Anyone surprised about this at all? Measure, counter-measure, new measure, new counter-measure, etc,. There is a lot of money spent in what may never be obtainable and plenty of nuisance for consumers who simply want to back up their movies. In the 80s I used to purchase a new album, purchase a blank tape, play the album once and back it to tape then only play the tape until it wore out, broke, got lost, or… got melted on (or to) the car’s dashboard. Then a second playing of the pristine condition album was performed to make another backup for use while the original was safely tucked away.

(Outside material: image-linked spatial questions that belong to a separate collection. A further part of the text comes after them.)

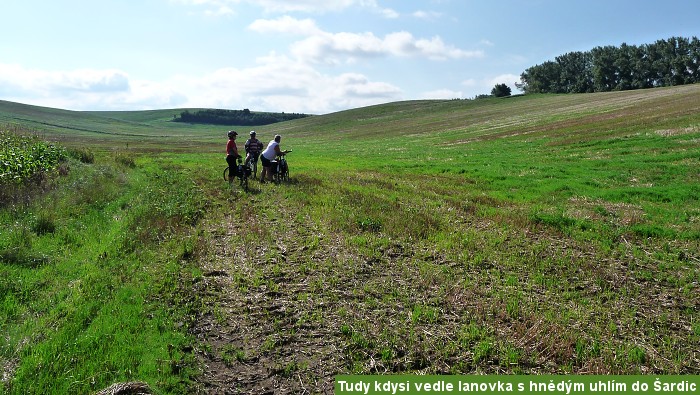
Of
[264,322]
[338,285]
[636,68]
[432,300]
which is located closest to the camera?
[264,322]

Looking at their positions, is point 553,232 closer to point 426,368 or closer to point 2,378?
point 426,368

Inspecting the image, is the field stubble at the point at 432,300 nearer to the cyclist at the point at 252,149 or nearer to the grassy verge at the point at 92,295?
the grassy verge at the point at 92,295

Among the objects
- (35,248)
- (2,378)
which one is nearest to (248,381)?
(2,378)

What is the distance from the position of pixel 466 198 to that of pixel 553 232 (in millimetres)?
4672

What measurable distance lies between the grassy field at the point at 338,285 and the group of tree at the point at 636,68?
127 meters

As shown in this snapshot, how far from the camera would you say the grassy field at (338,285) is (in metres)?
5.54

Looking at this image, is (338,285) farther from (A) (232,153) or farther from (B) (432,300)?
(A) (232,153)

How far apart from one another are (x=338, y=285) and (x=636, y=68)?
139549mm

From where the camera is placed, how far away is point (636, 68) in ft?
384

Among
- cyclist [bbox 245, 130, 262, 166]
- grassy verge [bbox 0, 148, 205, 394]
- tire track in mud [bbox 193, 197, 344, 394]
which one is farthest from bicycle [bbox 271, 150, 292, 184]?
tire track in mud [bbox 193, 197, 344, 394]

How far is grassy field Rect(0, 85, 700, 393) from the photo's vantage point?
5.54m

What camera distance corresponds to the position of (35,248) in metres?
9.34

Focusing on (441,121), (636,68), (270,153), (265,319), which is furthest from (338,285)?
(636,68)

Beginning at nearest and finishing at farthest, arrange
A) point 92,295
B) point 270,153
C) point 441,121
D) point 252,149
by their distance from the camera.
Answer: point 92,295 → point 270,153 → point 252,149 → point 441,121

If you are a parent of a child or teen that you have graciously allowed to have a DVD player in their room you may wish to allow said child or teen to play one of your well cared-for DVDs only to see it returned in a condition much reminiscent of something that was dragged down a dusty rocky road in the old West. A backup would come in handy in this situation. Your DVD player could one day break down and spin your DVD in a strange way that makes it unplayable. The door could accidentally close on your DVD. Of course those that make money on you buying the DVD in the first place want you to buy the same movie over and over and over.
/rant over : )
The press release basically had Slysoft thumbing its nose at Richard Doherty of the Envisioneering Group, who wrote in July 2007 that: “BD+, unlike AACS which suffered a partial hack last year, won’t likely be breached for 10 years.”
Couldn’t the BD+ protection scheme be tightened up with new encryption keys? That might be so, but van Heuen is not worried. He told Ars that “cracking updates will take significantly less time than the basic work we did the last 3 months (which was figuring out how BD+ works, since it is not documented in public).”
If you were holding back on buying Blue-ray titles due to worries that you wouldn’t be able to make your own backups, I suppose your concerns are no longer valid.